# Euthanasia



## TheDunSpunk (Jan 19, 2014)

Hey all, I'm starting to seriously think of letting my old pony be put to rest as winter is coming and he's been having some health issues (if you want to know, you can go read it in a different thread I have up-- please don't ask me about it here). He is VERY VERY bonded to a young 9 year old mare we have, and I was wondering which euthanasia technique each of you prefer. Should I have the mare there with him if we put him down? Is there a possibly it could turn into a "Where the Red Fern Grows" type ordeal with the mare (silly I know, but I thought I'd ask). They are very bonded, and they will whinny for hours and run around if they can't see each other. Y'all mind telling me what you think on this topic?


----------



## Irish Pixie (May 14, 2002)

The mare will mourn him. Anyone that says that horses don't mourn is an idiot. I had a mare lose a foal and it was heartbreaking. 
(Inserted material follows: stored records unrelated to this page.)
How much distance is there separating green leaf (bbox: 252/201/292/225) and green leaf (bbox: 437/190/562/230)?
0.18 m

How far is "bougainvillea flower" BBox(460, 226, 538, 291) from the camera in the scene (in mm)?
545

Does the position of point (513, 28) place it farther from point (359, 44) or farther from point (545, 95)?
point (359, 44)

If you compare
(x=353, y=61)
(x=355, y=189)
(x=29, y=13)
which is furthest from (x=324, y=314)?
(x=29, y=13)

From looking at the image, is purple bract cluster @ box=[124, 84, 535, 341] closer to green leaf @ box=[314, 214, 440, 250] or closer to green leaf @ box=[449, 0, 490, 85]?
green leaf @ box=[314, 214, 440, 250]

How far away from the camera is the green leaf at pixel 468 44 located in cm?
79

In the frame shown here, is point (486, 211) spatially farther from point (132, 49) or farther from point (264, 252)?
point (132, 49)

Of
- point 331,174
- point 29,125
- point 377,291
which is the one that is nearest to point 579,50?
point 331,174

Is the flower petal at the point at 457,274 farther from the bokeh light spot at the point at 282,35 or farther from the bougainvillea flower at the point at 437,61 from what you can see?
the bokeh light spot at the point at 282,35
The last one I had put down had been separated from the mares because of laminitis so he was in a small paddock by the barn. Because of the separation they weren't yelling for him all the time, and he wasn't yelling for them. They were in the pasture, came up and watched him being put down. It didn't upset them, at that time, but they looked for him for days. 

Ask your Vet to give him a mild sedative before he's taken out of the barn or pasture and he won't be as anxious about leaving her. 

I'm sorry.


----------



## where I want to (Oct 28, 2008)

TheDunSpunk said:


> Hey all, I'm starting to seriously think of letting my old pony be put to rest as winter is coming and he's been having some health issues (if you want to know, you can go read it in a different thread I have up-- please don't ask me about it here). He is VERY VERY bonded to a young 9 year old mare we have, and I was wondering which euthanasia technique each of you prefer. Should I have the mare there with him if we put him down? Is there a possibly it could turn into a "Where the Red Fern Grows" type ordeal with the mare (silly I know, but I thought I'd ask). They are very bonded, and they will whinny for hours and run around if they can't see each other. Y'all mind telling me what you think on this topic?
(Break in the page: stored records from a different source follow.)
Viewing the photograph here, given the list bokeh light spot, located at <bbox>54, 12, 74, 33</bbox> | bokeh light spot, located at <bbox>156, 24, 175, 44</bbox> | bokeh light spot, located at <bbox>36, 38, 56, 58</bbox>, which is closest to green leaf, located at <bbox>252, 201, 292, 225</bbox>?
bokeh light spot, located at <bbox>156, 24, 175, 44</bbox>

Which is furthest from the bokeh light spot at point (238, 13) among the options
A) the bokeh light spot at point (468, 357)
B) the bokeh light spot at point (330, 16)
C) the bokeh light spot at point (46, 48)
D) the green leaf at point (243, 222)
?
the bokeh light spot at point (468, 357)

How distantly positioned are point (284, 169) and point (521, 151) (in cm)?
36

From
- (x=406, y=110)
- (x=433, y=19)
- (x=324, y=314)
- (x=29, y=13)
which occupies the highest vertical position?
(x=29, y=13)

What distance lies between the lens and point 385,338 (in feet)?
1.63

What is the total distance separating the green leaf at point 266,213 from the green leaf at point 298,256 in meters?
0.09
That is a hard one and one I will have to face having a 15 year old and a 23 year old, if everything goes as typical. Typically my experience is that many horses seem to mourn for a few months then get better.
I'd guess that I would prefer to take the pony to the vet rather than do it in front of the mare. When the dogs got my goat Timmie and the other goats were there, they kept looking at the spot where she laid for quite some weeks after so I could see it was something they can understand and remember. I would rather the picture not be in the survivor's mind. Just my best guess at what's best.


----------



## Annsni (Oct 27, 2006)

We had our old guy put down (33 years old and had a possible stroke) right at the farm gate which is right near a number of paddocks - like feet from them. The horses watched and one seemed disturbed by it but the others did OK. I honestly would put him down and then let the mare go check him out to see that he's gone. It will help her to process it, IMO.


----------



## wr (Aug 10, 2003)

Animals do mourn and only you'll be able to figure out how to handle the mare but it is prudent to let her know her buddy has passed. 

As for how to do the job, I would recommend you have your vet handle it unless your very confident in your own abilities. 
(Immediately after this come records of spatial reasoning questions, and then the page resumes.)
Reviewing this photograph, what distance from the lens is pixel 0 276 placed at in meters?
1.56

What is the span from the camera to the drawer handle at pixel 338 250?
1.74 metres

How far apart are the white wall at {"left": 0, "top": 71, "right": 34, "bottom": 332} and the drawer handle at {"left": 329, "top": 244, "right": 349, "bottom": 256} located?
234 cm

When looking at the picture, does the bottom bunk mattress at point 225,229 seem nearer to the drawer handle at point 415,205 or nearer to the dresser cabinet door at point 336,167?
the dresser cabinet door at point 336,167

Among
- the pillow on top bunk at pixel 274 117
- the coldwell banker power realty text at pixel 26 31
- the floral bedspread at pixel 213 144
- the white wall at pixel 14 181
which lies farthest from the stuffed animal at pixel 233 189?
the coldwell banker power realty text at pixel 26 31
My father, cousin and I live close together and we put our own down but if it is something we're emotionally attached to in such a way that we may not be capably effective, we get one of the other two to handle it for us.


----------



## Teej (Jan 14, 2012)

We had a colt break his leg and have to be pts. We let the mare see him after he was dead and she just sniffed him then walked away. She never called nor looked for him after he was buried. Older ones that have had to be put down we didn't have the others watch and there was never any mourning from them either but they still had other buddies with them and all are used to us pulling 2 or 3 from the herd and taking them off for a week or so of trail riding.


----------



## DragonFlyFarm (Oct 12, 2012)

I had to put my arthritic donkey Romeo down a couple years back. After he was gone, we led his two pasture mates out to see his body. One of the girls gave a quick sniff and walked off to graze. Brooklyn was a different story - she slowly smelled along Romeos back from rump up to his head. When she reached his ears she gave one a good hard chomp and pulled back, waiting for him to react. When he didn't she moved around to his face and stood there some time, nose to nose with her friend. Finally, she slowly walked off. It was very sad, but obvious to me that she knew he had passed.


----------



## msscamp (Sep 8, 2014)

TheDunSpunk said:


> Hey all, I'm starting to seriously think of letting my old pony be put to rest as winter is coming and he's been having some health issues (if you want to know, you can go read it in a different thread I have up-- please don't ask me about it here). He is VERY VERY bonded to a young 9 year old mare we have, and I was wondering which euthanasia technique each of you prefer. Should I have the mare there with him if we put him down? Is there a possibly it could turn into a "Where the Red Fern Grows" type ordeal with the mare (silly I know, but I thought I'd ask). They are very bonded, and they will whinny for hours and run around if they can't see each other. Y'all mind telling me what you think on this topic?


Personally, I would leave the pony's body in with the mare for 24 to maybe 48 hours(depending on how long it takes her to figure it out) so she has a chance to say good bye and will know why the pony isn't there anymore. I agree with everyone else that horses grieve when a buddy passes. I also believe that they should be given the time to realize that their buddy has passed and "process" (for lack of a better term) it in their own way. If that is not possible, then you need to work on separating them now and put off putting him down until the bond between them is severed and she is ok with being separated from him.


----------



## dizzy (Jun 25, 2013)

I board. I lost my first horse to colic. I had taken her to a hospital in hopes she could be saved, and came home w/out her. There was another horse in the field that she was very attached to. That horse went down rapidly after that, and had to be PTS. 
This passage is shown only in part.